WORK TO DO: Retype the whole listing below, character for character.

SOURCE RECORDS:

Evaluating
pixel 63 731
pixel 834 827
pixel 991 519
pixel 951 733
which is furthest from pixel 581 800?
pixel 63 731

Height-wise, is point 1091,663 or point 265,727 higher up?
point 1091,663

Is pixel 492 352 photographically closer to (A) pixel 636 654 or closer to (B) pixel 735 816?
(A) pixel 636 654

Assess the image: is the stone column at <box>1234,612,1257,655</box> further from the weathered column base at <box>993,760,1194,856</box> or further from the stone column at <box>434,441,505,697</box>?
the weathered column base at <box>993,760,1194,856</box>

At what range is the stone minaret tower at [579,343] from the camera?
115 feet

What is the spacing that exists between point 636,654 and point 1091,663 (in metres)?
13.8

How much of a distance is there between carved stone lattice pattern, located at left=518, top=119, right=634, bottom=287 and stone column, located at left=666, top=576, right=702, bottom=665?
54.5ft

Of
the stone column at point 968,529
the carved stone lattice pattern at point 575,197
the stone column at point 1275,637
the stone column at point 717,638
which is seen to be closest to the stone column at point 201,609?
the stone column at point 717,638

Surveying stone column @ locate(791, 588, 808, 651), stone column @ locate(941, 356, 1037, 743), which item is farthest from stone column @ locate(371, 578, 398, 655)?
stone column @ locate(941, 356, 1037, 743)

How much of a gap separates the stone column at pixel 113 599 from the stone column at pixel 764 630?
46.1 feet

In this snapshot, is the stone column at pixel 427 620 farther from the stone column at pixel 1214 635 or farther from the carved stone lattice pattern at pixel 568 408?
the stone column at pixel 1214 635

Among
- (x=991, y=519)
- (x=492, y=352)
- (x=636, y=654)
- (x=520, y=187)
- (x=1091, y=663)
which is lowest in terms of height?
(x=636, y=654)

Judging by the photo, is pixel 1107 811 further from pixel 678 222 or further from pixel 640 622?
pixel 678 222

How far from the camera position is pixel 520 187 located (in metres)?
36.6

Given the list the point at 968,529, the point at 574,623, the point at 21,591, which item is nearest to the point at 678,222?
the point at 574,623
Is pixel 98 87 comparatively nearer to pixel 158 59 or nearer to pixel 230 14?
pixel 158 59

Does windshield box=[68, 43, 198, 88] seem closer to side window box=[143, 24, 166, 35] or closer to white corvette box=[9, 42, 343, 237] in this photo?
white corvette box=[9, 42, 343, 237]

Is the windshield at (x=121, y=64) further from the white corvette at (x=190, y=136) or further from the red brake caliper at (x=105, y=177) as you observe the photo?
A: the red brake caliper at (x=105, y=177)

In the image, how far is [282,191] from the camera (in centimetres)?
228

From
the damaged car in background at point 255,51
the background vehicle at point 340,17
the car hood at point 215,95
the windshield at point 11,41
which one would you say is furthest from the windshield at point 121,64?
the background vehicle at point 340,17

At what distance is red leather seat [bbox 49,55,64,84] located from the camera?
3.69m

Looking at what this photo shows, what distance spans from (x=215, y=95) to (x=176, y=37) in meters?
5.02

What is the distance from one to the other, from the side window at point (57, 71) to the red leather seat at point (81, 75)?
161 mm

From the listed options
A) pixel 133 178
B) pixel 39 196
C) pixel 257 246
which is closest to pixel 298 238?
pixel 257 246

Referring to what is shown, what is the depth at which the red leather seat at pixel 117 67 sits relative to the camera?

RESPONSE:
Evaluating
pixel 63 731
pixel 834 827
pixel 991 519
pixel 951 733
which is furthest from pixel 581 800?
pixel 63 731

Height-wise, is point 1091,663 or point 265,727 higher up?
point 1091,663

Is pixel 492 352 photographically closer to (A) pixel 636 654 or closer to (B) pixel 735 816?
(A) pixel 636 654

Assess the image: is the stone column at <box>1234,612,1257,655</box> further from the weathered column base at <box>993,760,1194,856</box> or further from the stone column at <box>434,441,505,697</box>?
the weathered column base at <box>993,760,1194,856</box>

At what range is the stone minaret tower at [579,343] from the camera?
115 feet

What is the spacing that exists between point 636,654 and point 1091,663 (in metres)?
13.8

How much of a distance is there between carved stone lattice pattern, located at left=518, top=119, right=634, bottom=287 and stone column, located at left=666, top=576, right=702, bottom=665?
54.5ft

Of
the stone column at point 968,529
the carved stone lattice pattern at point 575,197
the stone column at point 1275,637
the stone column at point 717,638
which is seen to be closest to the stone column at point 201,609?
the stone column at point 717,638

Surveying stone column @ locate(791, 588, 808, 651), stone column @ locate(941, 356, 1037, 743), which item is farthest from stone column @ locate(371, 578, 398, 655)?
stone column @ locate(941, 356, 1037, 743)

How much of a gap separates the stone column at pixel 113 599 from the stone column at pixel 764 630?
46.1 feet

In this snapshot, is the stone column at pixel 427 620 farther from the stone column at pixel 1214 635 or farther from the carved stone lattice pattern at pixel 568 408?
the stone column at pixel 1214 635

Among
- (x=991, y=519)
- (x=492, y=352)
- (x=636, y=654)
- (x=520, y=187)
- (x=1091, y=663)
which is lowest in terms of height?
(x=636, y=654)

Judging by the photo, is pixel 1107 811 further from pixel 678 222 or further from pixel 640 622?
pixel 678 222

How far from the camera position is pixel 520 187 located (in metres)?
36.6

Given the list the point at 968,529, the point at 574,623, the point at 21,591, which item is nearest to the point at 678,222?
the point at 574,623
Is pixel 98 87 comparatively nearer to pixel 158 59 or nearer to pixel 230 14?
pixel 158 59

Does windshield box=[68, 43, 198, 88] seem closer to side window box=[143, 24, 166, 35] or closer to white corvette box=[9, 42, 343, 237] in this photo?
white corvette box=[9, 42, 343, 237]

Is the windshield at (x=121, y=64) further from the white corvette at (x=190, y=136) or further from the red brake caliper at (x=105, y=177) as you observe the photo?
A: the red brake caliper at (x=105, y=177)

In the image, how far is [282,191] from the camera (in centimetres)?
228

From
the damaged car in background at point 255,51
the background vehicle at point 340,17
the car hood at point 215,95
the windshield at point 11,41
which one would you say is furthest from the windshield at point 121,64?
the background vehicle at point 340,17

At what distance is red leather seat [bbox 49,55,64,84] located from the camera?
3.69m

Looking at what this photo shows, what distance spans from (x=215, y=95) to (x=176, y=37) in meters?
5.02

What is the distance from one to the other, from the side window at point (57, 71) to the red leather seat at point (81, 75)?
161 mm

From the listed options
A) pixel 133 178
B) pixel 39 196
C) pixel 257 246
which is closest to pixel 298 238?
pixel 257 246

Referring to what is shown, what is the depth at which the red leather seat at pixel 117 67 sits relative to the camera?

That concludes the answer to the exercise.